Speech from Compass Liverpool’s event: Together we can

Below is a text of the speech I gave for the Together We Can meeting, alongside Natalie Denny of Liverpool People’s Assembly, Hannah Walkom my co-speaker from the Young Greens, Cllr Frank Hont and Theresa Griffin MEP.

I was walking near here this week and saw the familiar sight of a duvet on the floor, in a space someone had decided was most appropriate to make their own space, in their most desperate situation. It was hard to tell yet if there was a man beneath the duvet. At the same time, an enquiring little girl was dangling happily off her mum’s arm, until she spotted the duvet and I saw her face straighten. I thought, are children still shocked when they see the many homeless on our streets? Have they been forced to accept their prevalence as we are? Or how long has this been going on now: is this just normal to them. I imagined the child asking her mum: why were there so many people without homes? I imagined her being told, in the terms simplest for her curiosity, that so many people are homeless because the rich people want to keep all the money, and there is none left for those who need it.

But this implicates blame, and a child on their terms would demand a resolution. The simplest questions are often the most raw. We are all humans, so how could a man, who has more money than he can spend, live in a country where men sleep on the hard streets of cities in their increasing hundreds? How is that fair?

Those who have power do not want to relinquish it. This is the very basis of any kind of class struggle. This government has taken the support networks from the very most vulnerable men and women because their friends, the rich, want to still increase their wealth. They will engineer spectacular and cunning ways to see us fall, and starve, and die. This same government is subject to a UN inquiry into the systematic violations of disabled people’s human rights. This same government has had an International Criminal Court complaint filed against it for their roles in the deaths of Britain’s sick, disabled and vulnerable. A strong Left is not only desperately needed, but it is happening. We are getting stronger by the hour.

It is with great relief and hope that I state the following: the socialist MP Jeremy Corbyn won leadership of the Labour Party in September with nearly 60% of the vote. Sometimes I let those words run past my glassy eyes when I feel downhearted.
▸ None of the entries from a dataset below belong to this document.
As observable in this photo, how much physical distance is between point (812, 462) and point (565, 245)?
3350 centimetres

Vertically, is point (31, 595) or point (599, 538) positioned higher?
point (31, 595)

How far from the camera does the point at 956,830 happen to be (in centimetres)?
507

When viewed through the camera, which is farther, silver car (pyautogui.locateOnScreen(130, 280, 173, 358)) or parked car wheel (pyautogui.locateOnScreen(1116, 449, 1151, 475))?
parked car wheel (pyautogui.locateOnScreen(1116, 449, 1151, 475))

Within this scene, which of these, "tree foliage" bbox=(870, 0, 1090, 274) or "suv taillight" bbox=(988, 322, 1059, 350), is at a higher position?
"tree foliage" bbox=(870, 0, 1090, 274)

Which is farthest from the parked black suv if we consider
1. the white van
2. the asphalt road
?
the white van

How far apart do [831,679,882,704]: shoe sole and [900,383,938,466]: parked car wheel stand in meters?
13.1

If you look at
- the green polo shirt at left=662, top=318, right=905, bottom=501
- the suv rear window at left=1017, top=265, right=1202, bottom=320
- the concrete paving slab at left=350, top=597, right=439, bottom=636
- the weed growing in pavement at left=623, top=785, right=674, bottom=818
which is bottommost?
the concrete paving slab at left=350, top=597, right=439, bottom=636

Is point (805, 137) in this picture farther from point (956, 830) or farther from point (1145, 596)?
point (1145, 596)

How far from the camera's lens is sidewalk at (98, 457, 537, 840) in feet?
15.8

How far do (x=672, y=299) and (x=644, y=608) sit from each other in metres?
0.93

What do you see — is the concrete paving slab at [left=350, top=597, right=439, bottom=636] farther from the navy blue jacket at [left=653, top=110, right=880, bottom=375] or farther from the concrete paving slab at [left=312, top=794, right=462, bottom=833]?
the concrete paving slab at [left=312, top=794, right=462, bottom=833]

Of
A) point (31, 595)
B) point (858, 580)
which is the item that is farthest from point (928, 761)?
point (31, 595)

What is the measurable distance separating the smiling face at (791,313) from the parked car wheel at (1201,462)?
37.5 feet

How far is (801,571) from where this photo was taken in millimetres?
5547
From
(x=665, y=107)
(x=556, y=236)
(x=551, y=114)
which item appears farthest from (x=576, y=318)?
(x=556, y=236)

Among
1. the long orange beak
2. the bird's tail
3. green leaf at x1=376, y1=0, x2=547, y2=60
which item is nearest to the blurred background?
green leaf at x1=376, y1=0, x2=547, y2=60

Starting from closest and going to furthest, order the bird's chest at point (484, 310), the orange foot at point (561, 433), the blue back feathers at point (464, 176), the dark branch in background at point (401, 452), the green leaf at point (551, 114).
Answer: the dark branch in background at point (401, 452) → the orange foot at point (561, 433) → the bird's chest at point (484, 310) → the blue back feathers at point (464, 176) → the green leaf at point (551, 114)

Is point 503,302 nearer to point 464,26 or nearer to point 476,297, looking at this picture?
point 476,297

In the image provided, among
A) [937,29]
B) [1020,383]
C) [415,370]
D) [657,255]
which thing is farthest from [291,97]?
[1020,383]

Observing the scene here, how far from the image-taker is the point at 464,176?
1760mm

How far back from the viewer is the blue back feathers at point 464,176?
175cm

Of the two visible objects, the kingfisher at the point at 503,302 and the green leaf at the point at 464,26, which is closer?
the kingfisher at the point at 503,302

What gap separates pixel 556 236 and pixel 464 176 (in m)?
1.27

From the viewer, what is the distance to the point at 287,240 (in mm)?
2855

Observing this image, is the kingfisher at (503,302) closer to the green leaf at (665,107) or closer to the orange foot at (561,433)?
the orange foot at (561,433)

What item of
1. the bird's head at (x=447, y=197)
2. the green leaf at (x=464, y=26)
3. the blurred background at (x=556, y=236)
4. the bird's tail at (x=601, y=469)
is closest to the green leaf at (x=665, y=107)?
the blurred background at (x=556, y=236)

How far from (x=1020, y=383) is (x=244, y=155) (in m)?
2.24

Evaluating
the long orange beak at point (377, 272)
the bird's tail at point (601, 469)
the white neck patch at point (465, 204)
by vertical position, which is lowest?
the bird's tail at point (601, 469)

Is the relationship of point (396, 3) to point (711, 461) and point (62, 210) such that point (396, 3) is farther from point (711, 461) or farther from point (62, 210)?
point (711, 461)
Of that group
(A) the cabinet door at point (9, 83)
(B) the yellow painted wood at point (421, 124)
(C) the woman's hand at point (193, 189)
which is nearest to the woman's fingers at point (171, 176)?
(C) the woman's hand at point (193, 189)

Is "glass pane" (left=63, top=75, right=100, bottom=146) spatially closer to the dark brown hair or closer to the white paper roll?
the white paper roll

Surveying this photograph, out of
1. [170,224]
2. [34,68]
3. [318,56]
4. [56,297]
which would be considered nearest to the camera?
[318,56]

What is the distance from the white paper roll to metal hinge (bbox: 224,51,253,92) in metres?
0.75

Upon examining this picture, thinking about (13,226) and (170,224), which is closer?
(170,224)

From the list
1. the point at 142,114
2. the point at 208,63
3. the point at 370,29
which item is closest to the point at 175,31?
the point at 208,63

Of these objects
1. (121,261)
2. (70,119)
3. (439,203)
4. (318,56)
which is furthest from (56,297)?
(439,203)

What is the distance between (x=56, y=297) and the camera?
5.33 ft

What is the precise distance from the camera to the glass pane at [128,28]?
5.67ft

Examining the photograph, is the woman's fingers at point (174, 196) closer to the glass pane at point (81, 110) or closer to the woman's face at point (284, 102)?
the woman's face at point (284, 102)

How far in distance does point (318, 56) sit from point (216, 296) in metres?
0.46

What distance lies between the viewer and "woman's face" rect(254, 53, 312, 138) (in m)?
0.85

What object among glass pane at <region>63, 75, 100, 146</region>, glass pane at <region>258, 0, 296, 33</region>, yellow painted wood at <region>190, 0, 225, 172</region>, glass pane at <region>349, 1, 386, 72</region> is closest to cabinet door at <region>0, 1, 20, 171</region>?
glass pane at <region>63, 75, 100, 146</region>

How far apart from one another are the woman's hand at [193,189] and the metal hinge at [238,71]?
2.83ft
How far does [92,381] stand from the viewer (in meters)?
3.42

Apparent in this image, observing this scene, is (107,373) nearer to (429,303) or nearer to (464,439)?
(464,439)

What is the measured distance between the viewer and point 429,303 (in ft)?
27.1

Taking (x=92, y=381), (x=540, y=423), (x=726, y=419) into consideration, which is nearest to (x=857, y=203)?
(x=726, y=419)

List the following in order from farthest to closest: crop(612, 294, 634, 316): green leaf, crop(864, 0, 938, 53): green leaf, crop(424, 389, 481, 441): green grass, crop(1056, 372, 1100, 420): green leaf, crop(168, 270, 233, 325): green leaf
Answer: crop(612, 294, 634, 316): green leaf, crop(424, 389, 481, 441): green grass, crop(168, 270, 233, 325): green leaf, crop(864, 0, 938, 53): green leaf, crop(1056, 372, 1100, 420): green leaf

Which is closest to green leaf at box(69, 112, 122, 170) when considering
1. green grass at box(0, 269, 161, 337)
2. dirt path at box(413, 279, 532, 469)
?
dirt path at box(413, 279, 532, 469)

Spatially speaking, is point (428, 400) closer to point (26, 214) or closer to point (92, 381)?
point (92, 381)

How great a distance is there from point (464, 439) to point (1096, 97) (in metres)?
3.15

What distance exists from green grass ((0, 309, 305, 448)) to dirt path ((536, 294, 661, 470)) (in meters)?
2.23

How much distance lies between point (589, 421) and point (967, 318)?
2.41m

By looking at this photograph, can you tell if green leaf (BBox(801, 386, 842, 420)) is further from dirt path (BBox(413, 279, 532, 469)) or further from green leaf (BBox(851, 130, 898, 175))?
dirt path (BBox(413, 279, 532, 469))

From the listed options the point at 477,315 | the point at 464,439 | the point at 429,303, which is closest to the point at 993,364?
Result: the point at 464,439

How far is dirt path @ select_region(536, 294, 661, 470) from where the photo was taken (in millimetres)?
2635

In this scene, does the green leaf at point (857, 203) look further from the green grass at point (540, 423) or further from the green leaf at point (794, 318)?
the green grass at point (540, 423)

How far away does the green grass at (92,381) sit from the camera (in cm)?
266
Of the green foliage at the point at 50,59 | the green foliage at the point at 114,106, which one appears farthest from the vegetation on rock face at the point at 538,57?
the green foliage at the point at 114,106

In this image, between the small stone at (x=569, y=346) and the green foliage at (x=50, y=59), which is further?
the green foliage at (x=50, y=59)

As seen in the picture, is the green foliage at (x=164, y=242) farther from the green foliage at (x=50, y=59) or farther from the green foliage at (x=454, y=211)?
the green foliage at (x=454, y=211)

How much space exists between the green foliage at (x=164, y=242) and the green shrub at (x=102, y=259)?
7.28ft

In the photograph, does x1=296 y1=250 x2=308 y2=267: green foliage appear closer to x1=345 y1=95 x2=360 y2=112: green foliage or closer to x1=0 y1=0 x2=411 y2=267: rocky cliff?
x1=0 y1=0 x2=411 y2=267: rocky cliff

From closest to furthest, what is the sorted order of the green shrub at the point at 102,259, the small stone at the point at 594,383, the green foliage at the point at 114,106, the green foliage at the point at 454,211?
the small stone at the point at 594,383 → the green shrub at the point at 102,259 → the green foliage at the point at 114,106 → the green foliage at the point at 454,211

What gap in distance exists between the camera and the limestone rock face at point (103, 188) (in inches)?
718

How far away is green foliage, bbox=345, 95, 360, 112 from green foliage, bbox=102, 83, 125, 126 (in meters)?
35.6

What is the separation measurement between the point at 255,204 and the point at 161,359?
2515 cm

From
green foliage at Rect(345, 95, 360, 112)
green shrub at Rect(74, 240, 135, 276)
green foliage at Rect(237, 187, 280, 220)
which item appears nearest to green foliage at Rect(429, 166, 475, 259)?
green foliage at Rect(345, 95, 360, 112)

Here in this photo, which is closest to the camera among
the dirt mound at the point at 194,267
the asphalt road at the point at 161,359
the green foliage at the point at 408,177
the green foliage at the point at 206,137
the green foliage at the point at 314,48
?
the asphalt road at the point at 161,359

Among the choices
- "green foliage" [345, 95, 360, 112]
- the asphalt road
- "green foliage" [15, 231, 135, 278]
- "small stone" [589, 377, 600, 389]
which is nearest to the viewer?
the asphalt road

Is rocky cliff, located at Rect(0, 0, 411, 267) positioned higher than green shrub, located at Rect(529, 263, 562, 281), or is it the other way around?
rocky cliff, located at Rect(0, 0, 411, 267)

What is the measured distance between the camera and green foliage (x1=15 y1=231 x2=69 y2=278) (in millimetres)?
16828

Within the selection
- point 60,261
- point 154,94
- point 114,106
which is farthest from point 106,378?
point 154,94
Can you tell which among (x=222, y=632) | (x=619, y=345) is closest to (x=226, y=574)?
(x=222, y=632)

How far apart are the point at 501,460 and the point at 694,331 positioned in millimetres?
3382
But many have tried to prop his victory up as the beginning of a sharp decline of the Left as a whole. The media are diligently searching for flaws in his basic motivation, that austerity isn’t fair, that austerity is criminal. Left wing political parties such as the Green Party have, at the same time, been condemned as surplus to requirements, as the main socialist democratic party go back to their roots.

But, parties like the Greens, Left Unity and TUSC are important placeholders on the left of the political spectrum. Not to mention regional forces SNP and Plaid Cymru. Without them, there is a danger that there would be no strong Left. Without the determination of fringe politics in Britain, the main parties are free to move the centre to wherever they feel is most appropriate to acquiesce to those who hold the most power. Take for example, the Women’s Equality Party: the media will scoff at this single policy movement, but with their pressure we could see important advancements for women being fought for, harder and louder, in the centre political ground. Pressure can come from all sides, but we have to be vigilant. We have to take down, one by one, the policies that only serve to starve and kill us. Monday night’s tax credits vote shows there are ways and means. Pay attention, for example, to the people behind the online petitions, such as Gill Thompson’s unending battle for justice for her brother David Clapson, who died when he was sanctioned, and could not afford electricity to keep his insulin refrigerated. Know what these campaigners are about, and support them.

We have the most genuine and organic motivator on our side: not the drive for profits or power, but with compassion, compulsion, and love. I went to see Suffragette the other day, and there Carey Mulligan’s character flailed on her strength. When presented with the need to act she said, “I can’t”. To which Ann-Marie Duff’s character replied, “you can’t not”. Therein we have all the power we need. We can’t not.